*SELECTION:*

------------------------

Gunga Galunga, Gunga, Gunga Lagunga

Ed Morrissey writes that President Obama blowing off a meeting with the Dalai Lama isn’t as big a deal as it first seems:

This is an instance where everyone on all sides make too much of the situation.  While no one disputes that China’s rule over Tibet has been brutal and totalitarian, it’s been about the same as its rule everywhere else in China.  The Dalai Lama has been an international celebrity for many years, but successive meetings with presidents have done nothing to change Tibet’s status.  Furthermore, American Presidents have to focus on America’s needs, and if Obama can get China to bend on North Korea and especially Iran, skipping one meeting with the Dalai Lama would be well worth it.

Obama will be President for another three years, during which he will have plenty of time to meet personally with the Dalai Lama.  In fact, even the Telegraph reports that the White House tried to get the Dalai Lama to reschedule his visit for after Obama’s negotiations with China, presumably allowing Obama to then meet him personally, but that request was refused.  That certainly seems like the Obama administration made a good-faith effort to balance human rights with our need to gain cooperation with China on Iranian nukes.

------------------------

*DATA:*
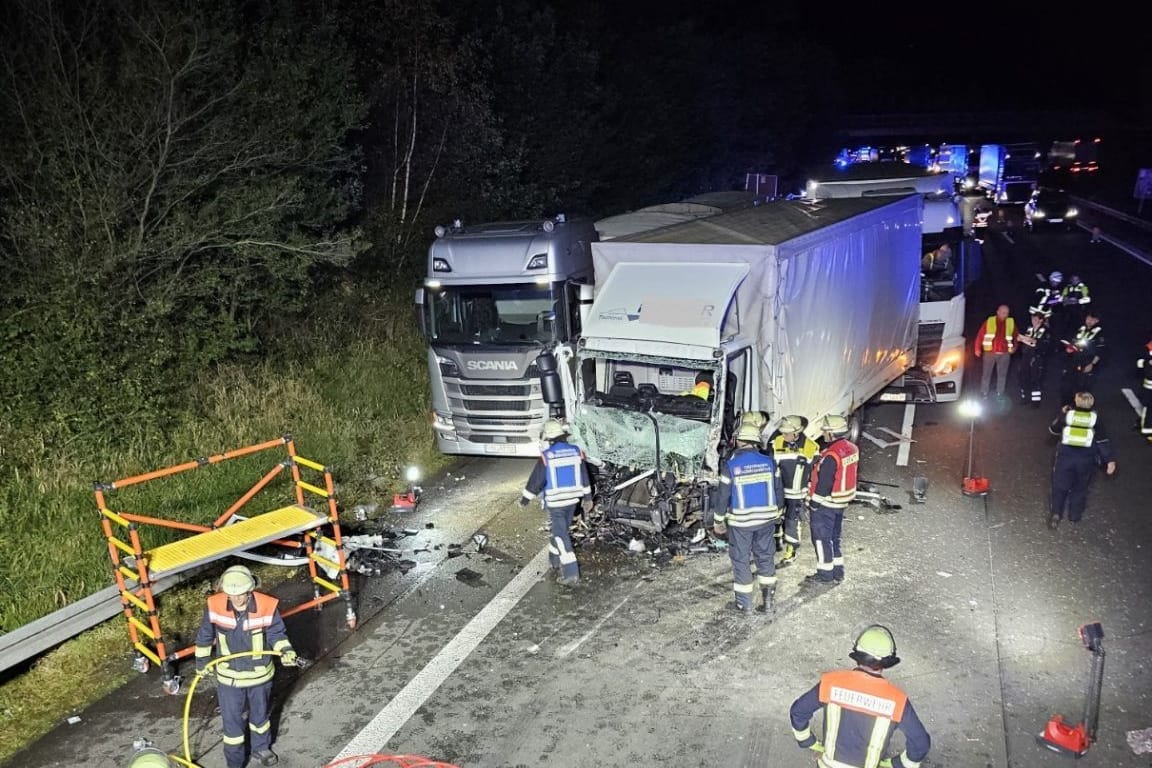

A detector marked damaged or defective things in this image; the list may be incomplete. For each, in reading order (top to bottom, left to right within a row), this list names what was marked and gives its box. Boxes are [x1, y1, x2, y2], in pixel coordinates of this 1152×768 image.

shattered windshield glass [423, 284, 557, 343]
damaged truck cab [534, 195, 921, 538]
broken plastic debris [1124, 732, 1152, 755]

------------------------

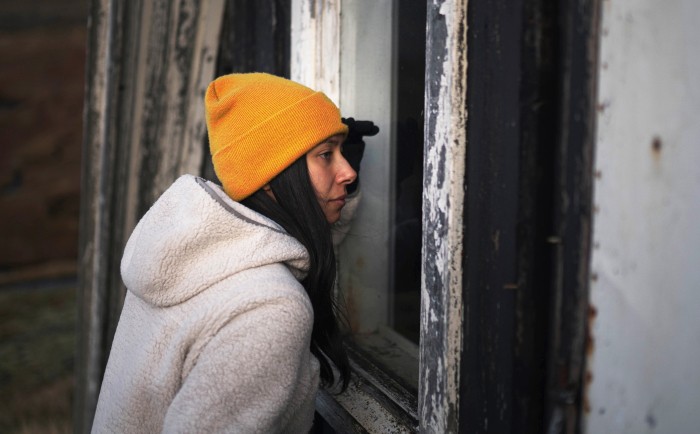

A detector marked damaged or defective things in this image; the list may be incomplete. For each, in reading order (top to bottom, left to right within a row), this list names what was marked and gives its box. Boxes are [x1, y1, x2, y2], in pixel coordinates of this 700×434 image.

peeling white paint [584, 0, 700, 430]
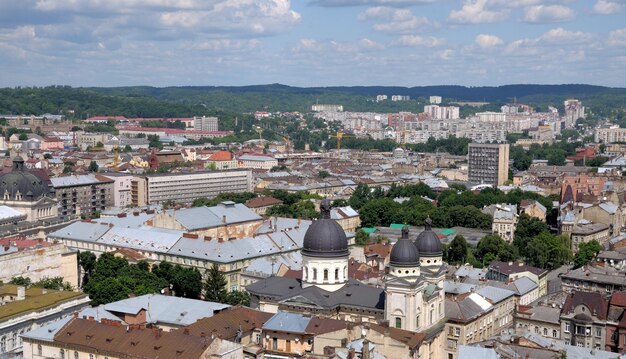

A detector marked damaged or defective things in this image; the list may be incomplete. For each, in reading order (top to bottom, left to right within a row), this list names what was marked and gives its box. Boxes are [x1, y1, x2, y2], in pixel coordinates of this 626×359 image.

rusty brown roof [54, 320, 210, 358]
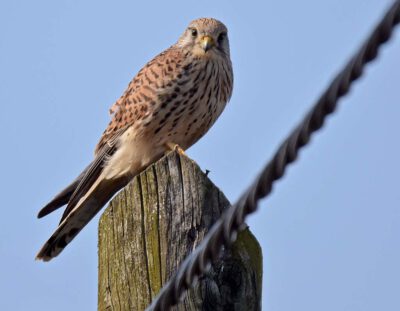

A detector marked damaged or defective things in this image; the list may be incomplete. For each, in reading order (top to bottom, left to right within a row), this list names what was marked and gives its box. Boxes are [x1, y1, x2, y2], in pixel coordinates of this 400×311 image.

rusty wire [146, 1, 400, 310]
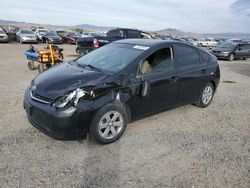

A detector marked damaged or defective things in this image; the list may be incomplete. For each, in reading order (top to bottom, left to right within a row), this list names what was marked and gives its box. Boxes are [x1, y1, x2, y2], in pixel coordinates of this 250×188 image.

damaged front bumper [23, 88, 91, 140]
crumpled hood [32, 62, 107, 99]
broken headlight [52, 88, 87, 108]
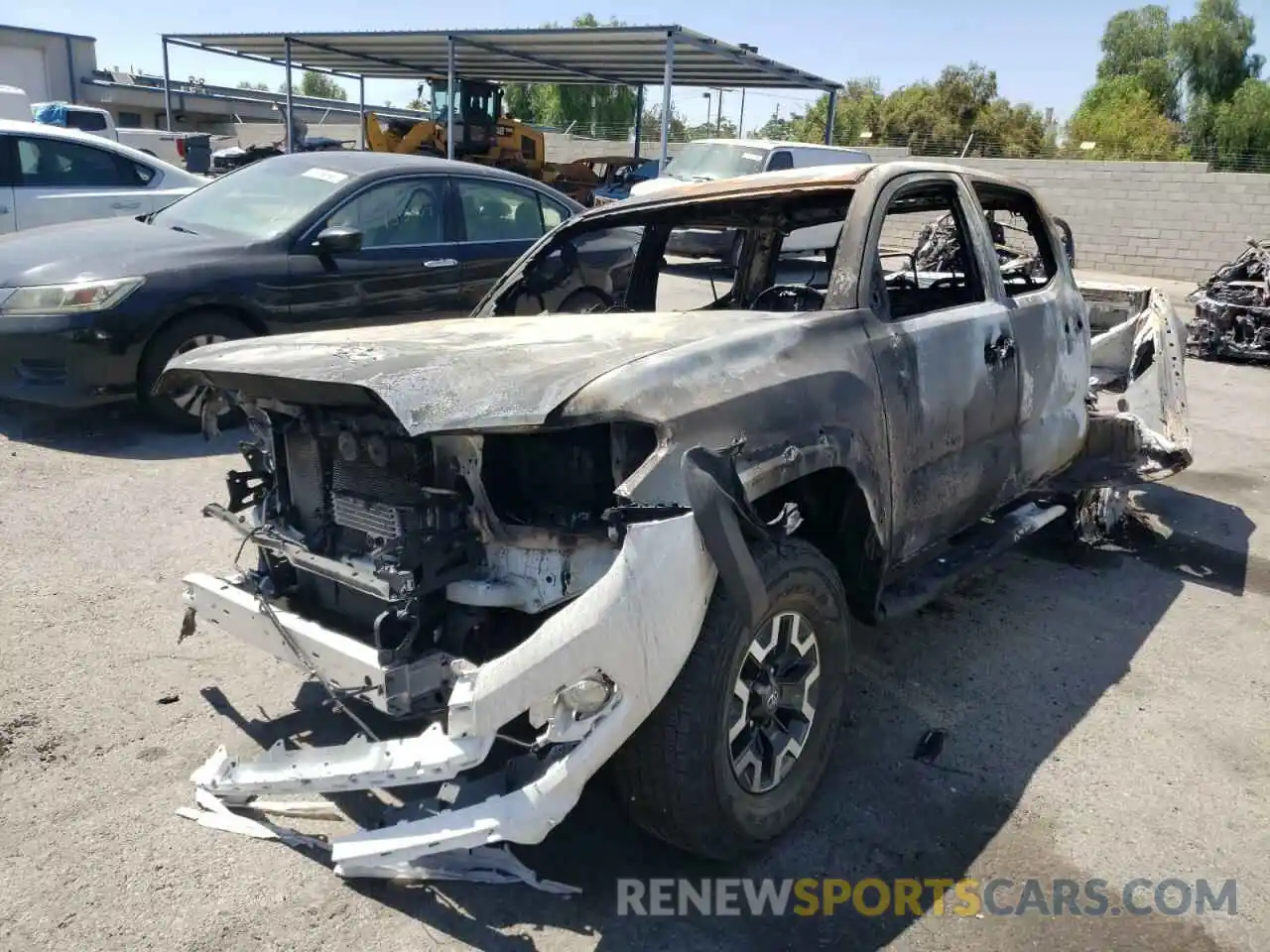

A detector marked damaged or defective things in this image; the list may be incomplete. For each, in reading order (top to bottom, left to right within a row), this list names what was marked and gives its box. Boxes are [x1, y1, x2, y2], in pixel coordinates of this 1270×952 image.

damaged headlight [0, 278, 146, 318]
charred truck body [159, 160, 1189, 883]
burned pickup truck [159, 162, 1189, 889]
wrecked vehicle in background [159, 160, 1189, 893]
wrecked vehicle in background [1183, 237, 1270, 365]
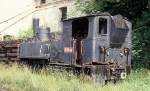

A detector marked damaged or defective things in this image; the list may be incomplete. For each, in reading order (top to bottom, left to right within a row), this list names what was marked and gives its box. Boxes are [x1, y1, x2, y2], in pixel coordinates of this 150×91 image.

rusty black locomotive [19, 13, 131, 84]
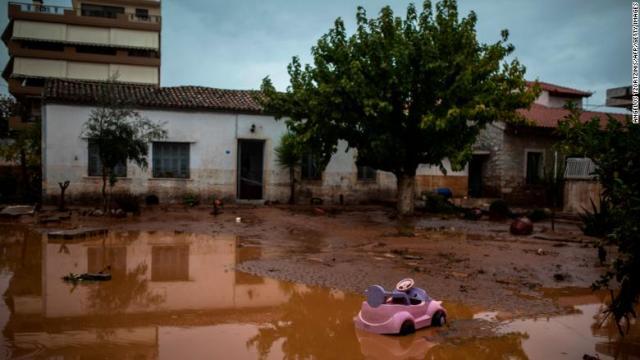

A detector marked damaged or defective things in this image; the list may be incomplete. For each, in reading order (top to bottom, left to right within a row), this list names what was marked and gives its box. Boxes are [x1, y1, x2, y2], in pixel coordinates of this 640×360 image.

------------------------

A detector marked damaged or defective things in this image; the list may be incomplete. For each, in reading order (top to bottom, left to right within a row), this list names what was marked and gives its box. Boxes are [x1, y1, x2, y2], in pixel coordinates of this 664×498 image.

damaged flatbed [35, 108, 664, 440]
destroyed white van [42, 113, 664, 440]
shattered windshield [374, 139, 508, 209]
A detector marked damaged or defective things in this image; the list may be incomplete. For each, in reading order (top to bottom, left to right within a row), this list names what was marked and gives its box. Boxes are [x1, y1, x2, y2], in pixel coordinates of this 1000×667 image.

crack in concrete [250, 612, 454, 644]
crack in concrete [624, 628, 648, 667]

------------------------

*WHAT TO PRODUCE:*
Return the Dalai Lama post above word for word, in full.

*IN RESPONSE:*
Gunga Galunga, Gunga, Gunga Lagunga

Ed Morrissey writes that President Obama blowing off a meeting with the Dalai Lama isn’t as big a deal as it first seems:

This is an instance where everyone on all sides make too much of the situation.  While no one disputes that China’s rule over Tibet has been brutal and totalitarian, it’s been about the same as its rule everywhere else in China.  The Dalai Lama has been an international celebrity for many years, but successive meetings with presidents have done nothing to change Tibet’s status.  Furthermore, American Presidents have to focus on America’s needs, and if Obama can get China to bend on North Korea and especially Iran, skipping one meeting with the Dalai Lama would be well worth it.

Obama will be President for another three years, during which he will have plenty of time to meet personally with the Dalai Lama.  In fact, even the Telegraph reports that the White House tried to get the Dalai Lama to reschedule his visit for after Obama’s negotiations with China, presumably allowing Obama to then meet him personally, but that request was refused.  That certainly seems like the Obama administration made a good-faith effort to balance human rights with our need to gain cooperation with China on Iranian nukes.